What is expected: Everything in the data should be repeated exactly, save for the images.

Scene question records:
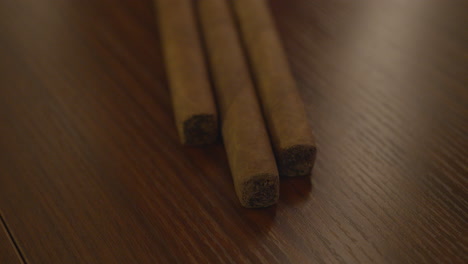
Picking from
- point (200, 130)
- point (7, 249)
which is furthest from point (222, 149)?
point (7, 249)

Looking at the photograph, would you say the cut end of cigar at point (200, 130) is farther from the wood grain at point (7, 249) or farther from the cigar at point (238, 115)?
the wood grain at point (7, 249)

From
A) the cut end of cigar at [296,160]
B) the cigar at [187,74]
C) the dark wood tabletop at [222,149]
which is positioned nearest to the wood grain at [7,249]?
the dark wood tabletop at [222,149]

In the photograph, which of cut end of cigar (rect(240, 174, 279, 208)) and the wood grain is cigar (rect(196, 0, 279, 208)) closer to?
cut end of cigar (rect(240, 174, 279, 208))

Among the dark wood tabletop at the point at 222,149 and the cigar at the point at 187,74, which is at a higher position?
the cigar at the point at 187,74

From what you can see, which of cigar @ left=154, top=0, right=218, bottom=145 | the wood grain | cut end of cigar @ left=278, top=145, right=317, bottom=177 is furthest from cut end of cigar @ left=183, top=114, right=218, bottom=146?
the wood grain

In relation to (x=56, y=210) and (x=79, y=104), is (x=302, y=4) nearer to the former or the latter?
(x=79, y=104)
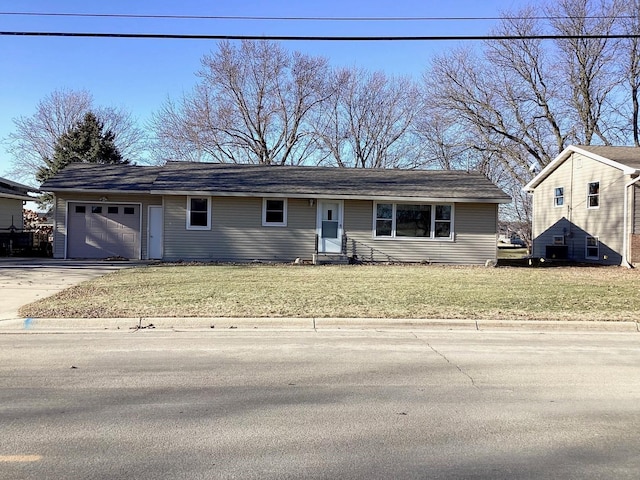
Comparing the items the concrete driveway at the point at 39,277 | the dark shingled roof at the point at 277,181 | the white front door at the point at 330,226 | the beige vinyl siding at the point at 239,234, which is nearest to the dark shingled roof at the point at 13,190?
the dark shingled roof at the point at 277,181

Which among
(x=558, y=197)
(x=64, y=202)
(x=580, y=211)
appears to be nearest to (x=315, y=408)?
(x=64, y=202)

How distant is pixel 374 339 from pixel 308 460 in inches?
167

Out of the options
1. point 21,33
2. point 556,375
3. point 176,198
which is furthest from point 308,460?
point 176,198

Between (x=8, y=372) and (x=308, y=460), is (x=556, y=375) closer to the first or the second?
(x=308, y=460)

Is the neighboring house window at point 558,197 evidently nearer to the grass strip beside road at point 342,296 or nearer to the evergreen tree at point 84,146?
the grass strip beside road at point 342,296

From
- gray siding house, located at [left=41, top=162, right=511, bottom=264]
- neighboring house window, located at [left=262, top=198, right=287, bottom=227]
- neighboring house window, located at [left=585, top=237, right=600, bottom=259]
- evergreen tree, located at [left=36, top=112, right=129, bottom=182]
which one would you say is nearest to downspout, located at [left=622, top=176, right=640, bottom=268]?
neighboring house window, located at [left=585, top=237, right=600, bottom=259]

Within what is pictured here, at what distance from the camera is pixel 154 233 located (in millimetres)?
20578

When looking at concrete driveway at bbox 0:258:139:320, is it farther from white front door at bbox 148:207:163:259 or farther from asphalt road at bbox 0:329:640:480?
asphalt road at bbox 0:329:640:480

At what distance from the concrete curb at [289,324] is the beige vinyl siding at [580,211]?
1537 cm

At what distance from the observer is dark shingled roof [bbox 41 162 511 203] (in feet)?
64.8

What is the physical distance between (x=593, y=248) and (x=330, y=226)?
12.9 meters

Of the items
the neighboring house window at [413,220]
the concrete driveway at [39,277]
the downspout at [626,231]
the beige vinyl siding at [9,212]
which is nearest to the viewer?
the concrete driveway at [39,277]

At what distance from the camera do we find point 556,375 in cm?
600

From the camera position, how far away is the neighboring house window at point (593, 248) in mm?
23322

Exercise output:
Picking from
- point (200, 130)
- point (7, 249)
which is furthest from point (222, 149)?
point (7, 249)

Looking at the photograph, would you say the cut end of cigar at point (200, 130) is farther from the wood grain at point (7, 249) or farther from the cigar at point (238, 115)?
the wood grain at point (7, 249)

From
A) the cut end of cigar at [296,160]
B) the cigar at [187,74]
C) the dark wood tabletop at [222,149]
which is positioned nearest to the wood grain at [7,249]?
the dark wood tabletop at [222,149]

In the photograph, which of cut end of cigar (rect(240, 174, 279, 208)) and the wood grain is cigar (rect(196, 0, 279, 208)) closer to?
cut end of cigar (rect(240, 174, 279, 208))

Among the dark wood tabletop at the point at 222,149 and the cigar at the point at 187,74, which is at a higher position?
the cigar at the point at 187,74

From what you can see, which of cigar @ left=154, top=0, right=218, bottom=145 | the wood grain | cut end of cigar @ left=278, top=145, right=317, bottom=177 is furthest from cut end of cigar @ left=183, top=114, right=218, bottom=146?
the wood grain

In relation to (x=56, y=210) and (x=79, y=104), is (x=302, y=4) nearer to the former or the latter?
(x=79, y=104)
Comparing the items the concrete driveway at the point at 39,277 | the dark shingled roof at the point at 277,181 | the white front door at the point at 330,226 | the beige vinyl siding at the point at 239,234, which is nearest to the dark shingled roof at the point at 13,190?
the dark shingled roof at the point at 277,181

Which among
(x=558, y=197)
(x=64, y=202)
(x=580, y=211)
appears to be nearest to (x=315, y=408)?
(x=64, y=202)

How distant is pixel 374 339 from pixel 308 460 in inches?
167

Out of the options
1. point 21,33
2. point 556,375
3. point 176,198
which is furthest from point 308,460?
point 176,198

Between (x=8, y=372) and (x=308, y=460), is (x=556, y=375) closer to the first or the second?
(x=308, y=460)

Is the neighboring house window at point 558,197 evidently nearer to the grass strip beside road at point 342,296 or nearer to the evergreen tree at point 84,146?
the grass strip beside road at point 342,296

From
- gray siding house, located at [left=41, top=162, right=511, bottom=264]
- neighboring house window, located at [left=262, top=198, right=287, bottom=227]
- neighboring house window, located at [left=585, top=237, right=600, bottom=259]
- evergreen tree, located at [left=36, top=112, right=129, bottom=182]
which one would you say is nearest to downspout, located at [left=622, top=176, right=640, bottom=268]?
neighboring house window, located at [left=585, top=237, right=600, bottom=259]

Within what is pictured here, at what distance from the camera is pixel 154 233 located (in millimetres)?
20578

When looking at concrete driveway at bbox 0:258:139:320, is it farther from white front door at bbox 148:207:163:259 or farther from asphalt road at bbox 0:329:640:480?
asphalt road at bbox 0:329:640:480

At what distance from the concrete curb at [289,324] is the beige vinyl siding at [580,211]?
1537 cm

At what distance from the observer is dark shingled roof [bbox 41 162 511 203] (in feet)?
64.8

What is the physical distance between (x=593, y=248) and (x=330, y=226)?
12.9 meters

Of the items
the neighboring house window at [413,220]
the concrete driveway at [39,277]
the downspout at [626,231]
the beige vinyl siding at [9,212]
which is nearest to the viewer?
the concrete driveway at [39,277]

At what distance from the camera do we find point 556,375 in cm?
600

From the camera position, how far away is the neighboring house window at point (593, 248) in mm?
23322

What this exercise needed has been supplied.